Take all that, and roll it into a ball of Taiwanese cuisine and saturated colors, and you get Mei Mei, Executive Chef Jay Ho’s brand new lounge and restaurant in Old City. “Mei Mei is me, all of me, quite literally.”

That’s a lot to take in when you consider that Mei Mei’s lighting tones are deep purple and panther pink shot through with blood reds all hue-highlighted by theatrical velvety wall panels, generous smatterings of cherry blossoms, and a wall of lucky cats. It’s a good thing that there’s a cocktail program of strong drinks in Mei Mei’s late night downstairs lounge, or you would think that you entered tipsy. Ho said that he and architect James Morrissey of Manayunk hung, got to know each other and their favorite haunt in Out Beach and New York City, and forged all of Ho’s “social elements” into Mei Mei’s design elements.

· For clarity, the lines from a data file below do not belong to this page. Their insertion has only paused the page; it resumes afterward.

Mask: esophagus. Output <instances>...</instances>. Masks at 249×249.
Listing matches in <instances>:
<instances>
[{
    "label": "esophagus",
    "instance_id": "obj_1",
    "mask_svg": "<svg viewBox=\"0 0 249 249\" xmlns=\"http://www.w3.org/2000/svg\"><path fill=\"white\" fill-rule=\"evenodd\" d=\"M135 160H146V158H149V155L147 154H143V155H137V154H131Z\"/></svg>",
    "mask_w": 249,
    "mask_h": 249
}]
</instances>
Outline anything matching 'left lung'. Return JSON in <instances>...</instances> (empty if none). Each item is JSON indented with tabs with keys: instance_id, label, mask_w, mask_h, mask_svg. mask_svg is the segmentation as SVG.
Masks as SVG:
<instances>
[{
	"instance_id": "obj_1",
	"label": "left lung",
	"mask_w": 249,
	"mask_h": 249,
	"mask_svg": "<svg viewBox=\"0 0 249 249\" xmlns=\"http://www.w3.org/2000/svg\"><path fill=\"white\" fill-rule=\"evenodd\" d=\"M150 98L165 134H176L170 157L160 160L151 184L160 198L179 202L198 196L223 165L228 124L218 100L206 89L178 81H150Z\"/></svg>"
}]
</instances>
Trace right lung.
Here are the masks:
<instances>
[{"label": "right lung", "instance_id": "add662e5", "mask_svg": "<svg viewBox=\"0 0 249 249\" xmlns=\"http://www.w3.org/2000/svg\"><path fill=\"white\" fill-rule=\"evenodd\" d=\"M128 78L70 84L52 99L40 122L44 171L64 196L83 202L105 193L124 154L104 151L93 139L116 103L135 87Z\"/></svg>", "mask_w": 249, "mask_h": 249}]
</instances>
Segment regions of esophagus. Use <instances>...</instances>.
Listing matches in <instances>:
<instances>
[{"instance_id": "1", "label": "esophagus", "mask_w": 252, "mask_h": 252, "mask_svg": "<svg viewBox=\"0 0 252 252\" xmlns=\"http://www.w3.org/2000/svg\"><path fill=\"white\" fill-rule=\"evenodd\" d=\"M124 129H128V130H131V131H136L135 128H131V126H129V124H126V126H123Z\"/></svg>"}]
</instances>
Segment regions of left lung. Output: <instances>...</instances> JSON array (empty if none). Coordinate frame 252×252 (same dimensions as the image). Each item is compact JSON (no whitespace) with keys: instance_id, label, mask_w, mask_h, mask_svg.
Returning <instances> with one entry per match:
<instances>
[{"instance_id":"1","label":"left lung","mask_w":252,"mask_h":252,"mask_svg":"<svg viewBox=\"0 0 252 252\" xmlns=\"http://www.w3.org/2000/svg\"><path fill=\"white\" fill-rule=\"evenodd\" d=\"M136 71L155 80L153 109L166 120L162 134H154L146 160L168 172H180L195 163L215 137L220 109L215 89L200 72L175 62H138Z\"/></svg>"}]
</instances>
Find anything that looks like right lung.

“Actually that’s something we’re looking to combat,” said Ho, talking about the good and the drunken bad of opening a lounge restaurant in Old City. At 42 years of age, Ho is old enough to remember the lounge renaissance of Old City. “I partied in this neighborhood back in the day and I definitely had my favorite haunts on the lounge scene back then… Cuba Libre, 32 Degrees and hanging out with (Philadelphia Eagles) Terrell Owens.” But, Ho also recalled how the good times of the 90s went to seed by the early 2000s with too many drunks and lots of messy late nights. Ho waited for Old City to outrun its inevitable backlash, and get clean and cool again before creating his own homey, personal version of a lounge with a fine dining program in the OC.

“Let’s Continue to Make Old City Great Again,” could be Ho’s hat.

“Once you get to know me, you know that I like to break the mold,” he said of opening Mei Mei in the unexpected area of Old City as opposed to, say, the Rittenhouse area. Ho looks at his menu – traditional Taiwanese with a modernist twist – too, as a taste and feel that bucks the system.

He points at his fried rice dishes, certainly a mark of Taiwanese tradition, as showing off his kinks. There’s Mei Mei Fried Rice with Taiwanese sausage, onions, Jasmine rice, shallots, fried egg and scallions. “It’s not yellow, that’s a recent thing in the 70s, when it comes to the Jasmine. We’re going back to the tradition – the feel of home, comfort, family and flavor. But, the twists in all of Mei Mei’s dishes are that it is lighter for the sake of health and waistlines, but with just as much flavor as any opulent mom-cooked meal.

“All cultures’ traditions are about what you eat at home – the memories, smells and tastes they conjure,” said Ho. “We’re going to make some new fresh memories at Mei Mei.”